Two things went wrong, The first was near-universal failure to evaluate critically the Smith et al paper. The second was to ignore the paper that measured what actually matters.

It isn’t as though there wasn’t a bit of relevant history, Prof Smith was one of the scientific advisors for Patrick Holford’s Food for the Brain survey. This survey was, quie rightly, criticised for being uninterpretable. When asked about this, Smith admitted as much, as recounted in Food for the Brain: Child Survey. A proper job?.

Plenty has been written about Patrick Holford, here and elsewhere. There is even a web site that is largely devoted to dispelling his myths, Holford Watch. He merited an enture chapter in Ben Goldacre’s book, Bad Science. He is an archetypal pill salesman and the sciencey talk seems to be largely used as a sales tool.

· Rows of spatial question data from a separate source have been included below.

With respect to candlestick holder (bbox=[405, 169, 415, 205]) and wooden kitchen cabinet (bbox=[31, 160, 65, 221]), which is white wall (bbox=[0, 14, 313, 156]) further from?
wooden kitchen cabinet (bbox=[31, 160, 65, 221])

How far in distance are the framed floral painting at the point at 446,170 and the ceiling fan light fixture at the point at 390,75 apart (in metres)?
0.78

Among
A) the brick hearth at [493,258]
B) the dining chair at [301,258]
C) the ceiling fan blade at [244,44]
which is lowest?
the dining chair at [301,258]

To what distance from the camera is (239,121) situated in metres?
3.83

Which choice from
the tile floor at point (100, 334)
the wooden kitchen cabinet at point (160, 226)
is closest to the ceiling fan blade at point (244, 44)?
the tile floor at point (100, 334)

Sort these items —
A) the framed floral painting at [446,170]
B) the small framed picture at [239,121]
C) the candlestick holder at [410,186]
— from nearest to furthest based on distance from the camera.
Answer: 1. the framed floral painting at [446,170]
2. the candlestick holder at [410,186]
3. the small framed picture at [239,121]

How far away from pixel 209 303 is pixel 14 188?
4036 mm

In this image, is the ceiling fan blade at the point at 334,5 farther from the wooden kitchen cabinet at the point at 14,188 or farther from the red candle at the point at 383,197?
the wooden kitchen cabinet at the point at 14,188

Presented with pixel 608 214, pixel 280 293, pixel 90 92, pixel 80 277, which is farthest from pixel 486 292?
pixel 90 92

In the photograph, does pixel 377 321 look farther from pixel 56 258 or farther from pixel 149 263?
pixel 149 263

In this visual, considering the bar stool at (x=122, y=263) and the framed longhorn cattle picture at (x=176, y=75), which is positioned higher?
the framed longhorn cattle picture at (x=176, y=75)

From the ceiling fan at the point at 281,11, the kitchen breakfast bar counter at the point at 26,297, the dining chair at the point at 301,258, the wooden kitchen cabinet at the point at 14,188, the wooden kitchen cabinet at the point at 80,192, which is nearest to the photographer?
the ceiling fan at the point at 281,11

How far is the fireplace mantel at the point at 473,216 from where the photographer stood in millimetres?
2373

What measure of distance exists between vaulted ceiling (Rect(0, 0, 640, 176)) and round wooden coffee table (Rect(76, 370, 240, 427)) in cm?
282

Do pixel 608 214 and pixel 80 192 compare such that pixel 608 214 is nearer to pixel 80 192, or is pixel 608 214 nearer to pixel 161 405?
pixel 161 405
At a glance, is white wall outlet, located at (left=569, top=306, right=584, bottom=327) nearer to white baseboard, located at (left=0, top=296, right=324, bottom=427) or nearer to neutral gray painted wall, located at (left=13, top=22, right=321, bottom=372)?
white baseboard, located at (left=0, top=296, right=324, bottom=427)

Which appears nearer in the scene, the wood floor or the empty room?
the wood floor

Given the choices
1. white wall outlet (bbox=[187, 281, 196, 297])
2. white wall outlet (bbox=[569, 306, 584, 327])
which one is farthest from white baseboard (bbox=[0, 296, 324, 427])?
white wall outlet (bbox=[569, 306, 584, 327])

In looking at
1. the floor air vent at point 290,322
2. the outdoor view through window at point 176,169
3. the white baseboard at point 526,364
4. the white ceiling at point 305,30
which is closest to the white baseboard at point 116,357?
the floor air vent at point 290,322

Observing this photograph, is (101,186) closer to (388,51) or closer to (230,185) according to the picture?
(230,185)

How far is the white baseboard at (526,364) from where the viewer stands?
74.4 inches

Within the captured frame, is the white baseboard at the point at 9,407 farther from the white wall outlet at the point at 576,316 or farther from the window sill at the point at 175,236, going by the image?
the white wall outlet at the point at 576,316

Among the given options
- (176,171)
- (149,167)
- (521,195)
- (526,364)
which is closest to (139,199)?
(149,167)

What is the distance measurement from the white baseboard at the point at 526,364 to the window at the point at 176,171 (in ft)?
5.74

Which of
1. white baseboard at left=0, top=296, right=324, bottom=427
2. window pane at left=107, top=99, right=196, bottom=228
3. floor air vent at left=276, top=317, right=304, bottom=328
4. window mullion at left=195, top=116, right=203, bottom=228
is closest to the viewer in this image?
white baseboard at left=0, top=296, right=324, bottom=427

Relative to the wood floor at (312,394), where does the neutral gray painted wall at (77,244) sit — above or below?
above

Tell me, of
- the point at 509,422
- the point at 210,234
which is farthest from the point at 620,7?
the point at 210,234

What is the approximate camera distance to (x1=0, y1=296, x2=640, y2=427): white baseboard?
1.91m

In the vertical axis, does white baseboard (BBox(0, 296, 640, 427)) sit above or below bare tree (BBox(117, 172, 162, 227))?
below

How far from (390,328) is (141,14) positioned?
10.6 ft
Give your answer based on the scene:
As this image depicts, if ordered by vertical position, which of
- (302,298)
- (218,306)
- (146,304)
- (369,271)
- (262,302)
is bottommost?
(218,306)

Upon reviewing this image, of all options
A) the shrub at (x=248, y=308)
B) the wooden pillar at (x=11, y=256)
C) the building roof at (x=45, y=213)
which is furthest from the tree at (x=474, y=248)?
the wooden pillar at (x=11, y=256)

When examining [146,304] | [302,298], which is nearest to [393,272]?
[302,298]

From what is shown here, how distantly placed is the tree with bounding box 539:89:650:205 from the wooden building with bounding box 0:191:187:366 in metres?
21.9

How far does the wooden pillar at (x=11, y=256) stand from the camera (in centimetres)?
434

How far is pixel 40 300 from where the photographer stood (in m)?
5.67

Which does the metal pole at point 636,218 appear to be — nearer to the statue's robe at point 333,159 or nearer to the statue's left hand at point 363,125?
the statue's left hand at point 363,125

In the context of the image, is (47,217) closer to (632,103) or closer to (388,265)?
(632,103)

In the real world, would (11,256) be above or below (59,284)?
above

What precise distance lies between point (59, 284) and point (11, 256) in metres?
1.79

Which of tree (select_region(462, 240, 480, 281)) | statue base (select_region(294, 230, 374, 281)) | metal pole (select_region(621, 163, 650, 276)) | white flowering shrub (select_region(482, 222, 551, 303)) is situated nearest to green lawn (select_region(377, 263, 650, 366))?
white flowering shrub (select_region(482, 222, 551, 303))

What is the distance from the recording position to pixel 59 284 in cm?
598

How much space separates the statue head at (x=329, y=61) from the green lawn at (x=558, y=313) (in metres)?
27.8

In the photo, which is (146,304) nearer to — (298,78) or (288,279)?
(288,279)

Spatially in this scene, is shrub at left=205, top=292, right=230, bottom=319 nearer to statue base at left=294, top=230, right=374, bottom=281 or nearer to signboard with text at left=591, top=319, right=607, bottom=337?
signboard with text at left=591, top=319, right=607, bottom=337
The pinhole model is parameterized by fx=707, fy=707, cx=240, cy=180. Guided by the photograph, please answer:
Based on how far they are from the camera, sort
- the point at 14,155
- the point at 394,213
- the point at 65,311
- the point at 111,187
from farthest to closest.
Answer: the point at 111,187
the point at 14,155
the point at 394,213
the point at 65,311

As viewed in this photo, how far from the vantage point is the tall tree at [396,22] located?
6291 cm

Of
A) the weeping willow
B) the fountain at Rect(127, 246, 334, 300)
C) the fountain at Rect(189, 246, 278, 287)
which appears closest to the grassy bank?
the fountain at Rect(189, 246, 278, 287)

It might have been relevant too, to notice that the Smith et al. paper stated

Competing interests: Dr. A. D. Smith is named as an inventor on two patents held by the University of Oxford on the use of folic acid to treat Alzheimer’s disease (US6008221; US6127370); under the University’s rules he could benefit financially if the patent is exploited. 

There is, of course, no reason to think that the interpretation of the data was influenced by he fact that the first author had a financial interest in the outcome. In fact university managers encourage that sort of thing strongly.

Personally, I’m more in sympathy with the view expressed by Strohman (1997)

“academic biologists and corporate researchers have become indistinguishable, and special awards are given for collaborations between these two sectors for behaviour that used to be cited as a conflict of interest”.

When it comes to vitamin pills, caveat emptor.